Schon nach neun Minuten war der FSV in Führung gegangen. Ausgangspunkt war eine Flanke von Anton Stach von rechts. Ludovic Ajorques Schuss prallte von Willi Orban ab, doch auf der linken Seite beförderte Anthony Caci den Ball erneut ins Zentrum, Leandro Barreiro kam frei zum Abschluss. Blaswich parierte stark, war jedoch machtlos gegen den Abstauber des nachsetzenden Marcus Ingvartsen. Bevor Timo Werner den Ausgleich auf dem Fuß hatte, aber an einer überragenden Reaktion Robin Zentners scheiterte, hätte der FSV schon zweimal erhöhen können. Erst scheiterte Ingvartsen nach Ajorque-Zuspiel an RB-Keeper Blaswich, dann traf Barreiro per Kopf nach Stach-Flanke nur die Latte. Barreiro leitete später aber mit einem Ballgewinn im Mittelfeld sowie einem Zuspiel auf Stach das 2:0 ein, das Ajorque technisch perfekt erzielte. "So ein Tor habe ich noch nicht gemacht. Das war aber die einzige Möglichkeit für mich, in der Situation ein Tor zu erzielen, indem ich den Ball mit rechts ein bisschen angechippt habe", sagte der lange Stürmer später. "Er ist einfach ein Qualitätsspieler", erklärte Svensson. "Er schafft es, auch seine Mitspieler besser zu machen. Das sieht man. Auch wenn er nicht immer selbst glänzt, sieht man, dass er in der Lage ist, seinen Mitspielern Räume zu schaffen. Dazu kommt, dass er ein richtig geiler Typ ist. Das passt."

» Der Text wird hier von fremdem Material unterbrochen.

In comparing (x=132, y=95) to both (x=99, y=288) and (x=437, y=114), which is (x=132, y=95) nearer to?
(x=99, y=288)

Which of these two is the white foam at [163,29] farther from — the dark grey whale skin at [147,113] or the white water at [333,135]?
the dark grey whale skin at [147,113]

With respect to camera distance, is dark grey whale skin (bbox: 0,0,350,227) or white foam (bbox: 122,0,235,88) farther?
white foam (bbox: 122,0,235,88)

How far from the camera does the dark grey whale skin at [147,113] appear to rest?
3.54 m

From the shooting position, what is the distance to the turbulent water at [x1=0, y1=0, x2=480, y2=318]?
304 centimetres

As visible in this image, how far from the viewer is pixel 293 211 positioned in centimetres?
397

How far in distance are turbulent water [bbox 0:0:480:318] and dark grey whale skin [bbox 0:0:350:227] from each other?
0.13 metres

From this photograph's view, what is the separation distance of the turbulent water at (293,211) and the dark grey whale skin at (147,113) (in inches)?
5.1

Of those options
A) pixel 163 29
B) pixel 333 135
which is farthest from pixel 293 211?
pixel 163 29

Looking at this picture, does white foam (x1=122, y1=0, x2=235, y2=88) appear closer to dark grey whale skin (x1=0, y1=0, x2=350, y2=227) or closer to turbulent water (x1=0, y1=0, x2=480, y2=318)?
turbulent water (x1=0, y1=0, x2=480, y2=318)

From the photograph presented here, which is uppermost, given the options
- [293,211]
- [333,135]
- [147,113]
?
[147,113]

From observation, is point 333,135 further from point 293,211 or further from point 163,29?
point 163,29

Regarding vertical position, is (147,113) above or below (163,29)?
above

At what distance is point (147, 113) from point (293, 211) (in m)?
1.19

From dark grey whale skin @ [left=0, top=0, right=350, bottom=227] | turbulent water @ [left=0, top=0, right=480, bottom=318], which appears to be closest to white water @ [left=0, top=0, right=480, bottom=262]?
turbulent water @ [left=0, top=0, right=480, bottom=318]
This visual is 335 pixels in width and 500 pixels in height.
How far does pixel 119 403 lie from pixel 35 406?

Die Gäste setzten sogar noch einen drauf. Barreiro setzte Caci ein, der Franzose passte vor den Strafraum, von wo Dominik Kohr den Ball in der unteren rechten Ecke des RB-Leipziger Tores versenkte.
Sichtbare Entwicklung
40 Punkte acht Spieltage vor dem Saisonende, "da ist der Liga-Erhalt betoniert", sagte der 05-Sportdirektor. "Natürlich jedoch mit dem Anspruch, da bleiben zu wollen, wo wir sind und uns da festzukrallen. Die Mannschaft zeigt in dieser Rückrunde ständig selbst, wo sie hinwill. Man muss das gar nicht formulieren, sie will sich stetig verbessern. Sieben Spiele in Folge ohne Niederlage, das ist schon großartig für Mainz 05 und eine Riesengeschichte für uns", so Schmidt. "Das Team hat den Ehrgeiz, sich immer wieder verbessern zu wollen. Die Mannschaft nimmt eine Entwicklung. So etwas ist meistens auf die Trainerarbeit zurückzuführen. Deshalb ein Riesenkompliment an Bo. Was die Mannschaft sich während der Woche erarbeitet und dann Woche für Woche auf dem Platz zeigt, ist beeindruckend. Ich glaube, dass das ein guter Weg ist."